Vogesentour mit unseren Freunden

Am Sontag, den 24. September, trafen wir uns zu einer gemeinsamen Wanderung in den Hochvogesen. Das Wanderziel für die Kurz- und Lang-Wanderer war der große Belchen (Grand Ballon).
Da es in unsere Raumschaft 3 Belchen gibt, (Belchen Schwarzwald, Belchen Elsass, Belchen Flüh in der Schweiz), die im fast rechten Winkel zu einander liegen. Das hatten die Kelten schon gewusst, weiß der Wanderführer Christian Wacker zu berichten. Dieses Belchen-System wurde vermutlich von den Kelten zur Bestimmung der Jahreszeiten verwendet. Interessant ist, dass alle diese Berge “Belchen” genannt werden (keltischer Sonnengott: Belenus). Der wichtigste Belchen für die Kelten war wahrscheinlich der Ballon d’Alsace. Steht man auf dem Ballon d’Alsace, so sieht man an den Tagen der Tagundnachtgleiche (Frühling: 21/22. März, Herbst: 22/23.September) über dem Belchen im Schwarzwald die Sonne aufgehen. Umgekehrt sieht man auf dem Schwarzwälder Belchen an diesen Tagen die Sonne über dem Ballon d’Alsace untergehen. Steht man auf dem Ballon d’Alsace, so sieht man am Tag der Wintersonnenwende (21. Dezember – es ist der kürzeste Tag) die Sonne über dem Belchenflue in der Schweiz aufgehen, am Tag der Sommersonnenwende (21. Juni – es ist der längste Tag) sieht man die Sonne über dem Petit Ballon d’Alsace aufgehen.

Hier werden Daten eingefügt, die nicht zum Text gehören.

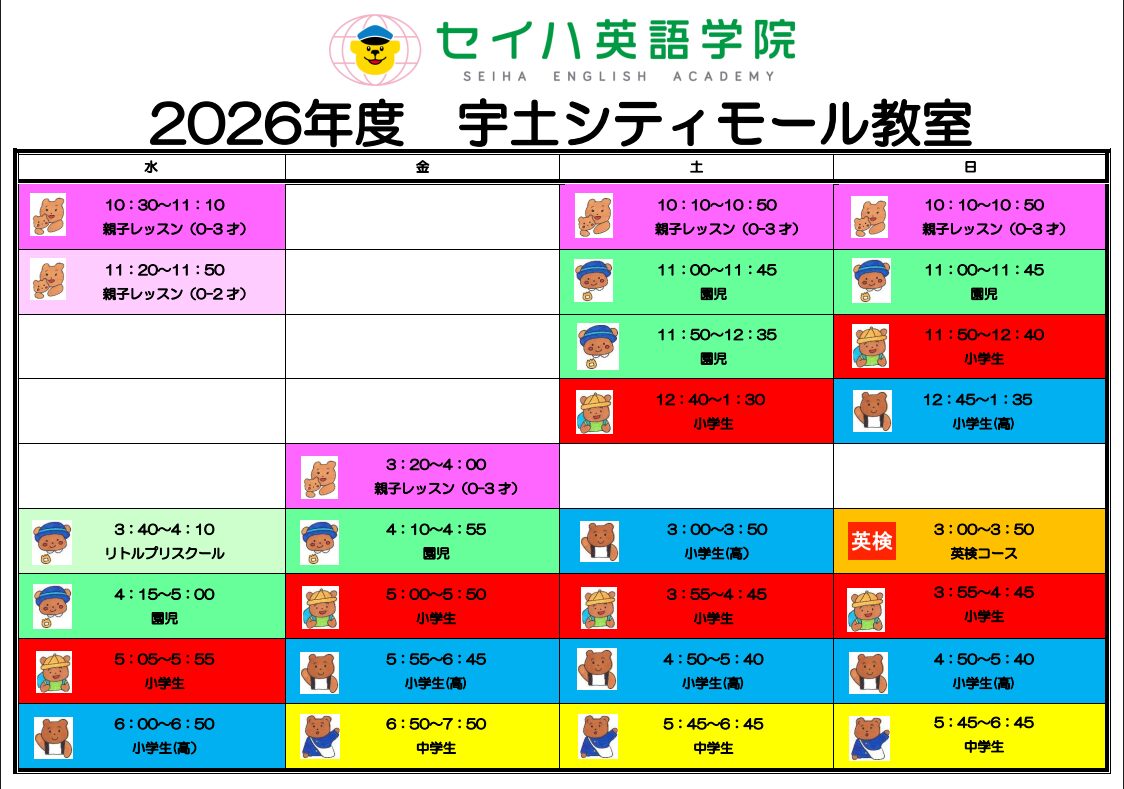 セイハ英語学院
SEIHA ENGLISH ACADEMY

2026年度　宇土シティモール教室

| 水 | 金 | 土 | 日 |
|---|---|---|---|
| 10：30～11：10 親子レッスン（0-3才） | | 10：10～10：50 親子レッスン（0-3才） | 10：10～10：50 親子レッスン（0-3才） |
| 11：20～11：50 親子レッスン（0-2才） | | 11：00～11：45 園児 | 11：00～11：45 園児 |
| | | 11：50～12：35 園児 | 11：50～12：40 小学生 |
| | | 12：40～1：30 小学生 | 12：45～1：35 小学生(高) |
| | 3：20～4：00 親子レッスン（0-3才） | | |
| 3：40～4：10 リトルプリスクール | 4：10～4：55 園児 | 3：00～3：50 小学生(高) | 英検 3：00～3：50 英検コース |
| 4：15～5：00 園児 | 5：00～5：50 小学生 | 3：55～4：45 小学生 | 3：55～4：45 小学生 |
| 5：05～5：55 小学生 | 5：55～6：45 小学生(高) | 4：50～5：40 小学生(高) | 4：50～5：40 小学生(高) |
| 6：00～6：50 小学生(高) | 6：50～7：50 中学生 | 5：45～6：45 中学生 | 5：45～6：45 中学生 |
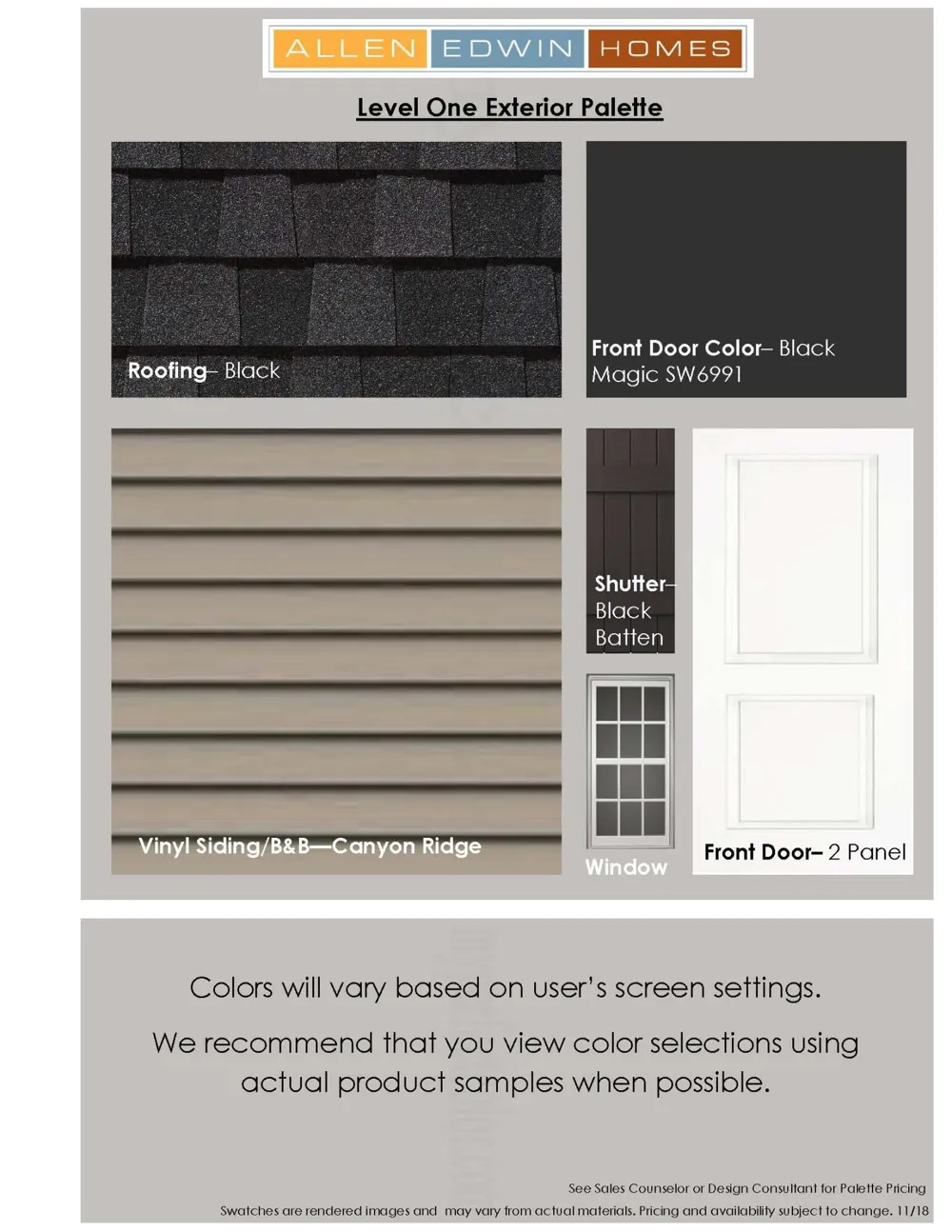 ALLEN EDWIN HOMES

Level One Exterior Palette

Roofing– Black

Front Door Color– Black Magic SW6991

Vinyl Siding/B&B—Canyon Ridge

Shutter– Black Batten

Window

Front Door– 2 Panel

Colors will vary based on user's screen settings.

We recommend that you view color selections using actual product samples when possible.

See Sales Counselor or Design Consultant for Palette Pricing

Swatches are rendered images and may vary from actual materials. Pricing and availability subject to change. 11/18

Bei schönen Wanderwetter begann die Tour etwas turbulent hinter der Ortschaft Guebwiller. Der Bus fuhr zu weit und so musste man ca. 2,5 km zurück wandern. Der Wanderweg war ein Augenschmaus. Über schöne Wanderwege schlang sich der Weg hin in die Höhen. Galt es doch 900 Höhenmeter zurückzulegen. Bei dem Karst See, Lac du Ballon, legte man eine Mittagspause ein. So manch ein Wanderer stieß an seine körperlichen Grenzen. Aber nichts half, es ging nach der Stärkung weiter hoch in die Höhen. Über der Baumgrenze wurde die Mühe gelohnt mit einer schönen Aussicht ins das Rheintal. Den Schwarzwald konnte man nicht sehen, auch nicht die Berner Alpen wie von unserem Wanderführer Emil Rapp aus dem Elsass versprochen. Die Kurzwanderer starteten bei Markstein und durften 300 Höhenmeter zurücklegen. Die Fernsicht war aber auch bei dieser Gruppe nicht gegeben. Alle Wanderer gingen zu dem Grand Ballon hoch um auch nach Frankreich zuschauen. In dem Berghotel Chalet du Grand Ballon tauschten sich die beiden Gruppen aus über die Erlebnisse bei der Wanderung. Bei der Heimfahrt kamen wir noch bei den Schlachtfeldern des 1 Weltkrieges vorbei (Hartmannweilerkopf). Ist dieser Ort ein Mahnmal für die Geschichte Europas. Die Wahlergebnisse über das Radio löste Bestürzung aus, ist dies ein Zeichen gegen die Toleranz. Wir die Wanderfreunde aus dem Elsass Selestadt und Baden Ettenheim-Herbolzheim wollen uns wieder im Jahr 2018 treffen und unserer Freundschaft bekunden.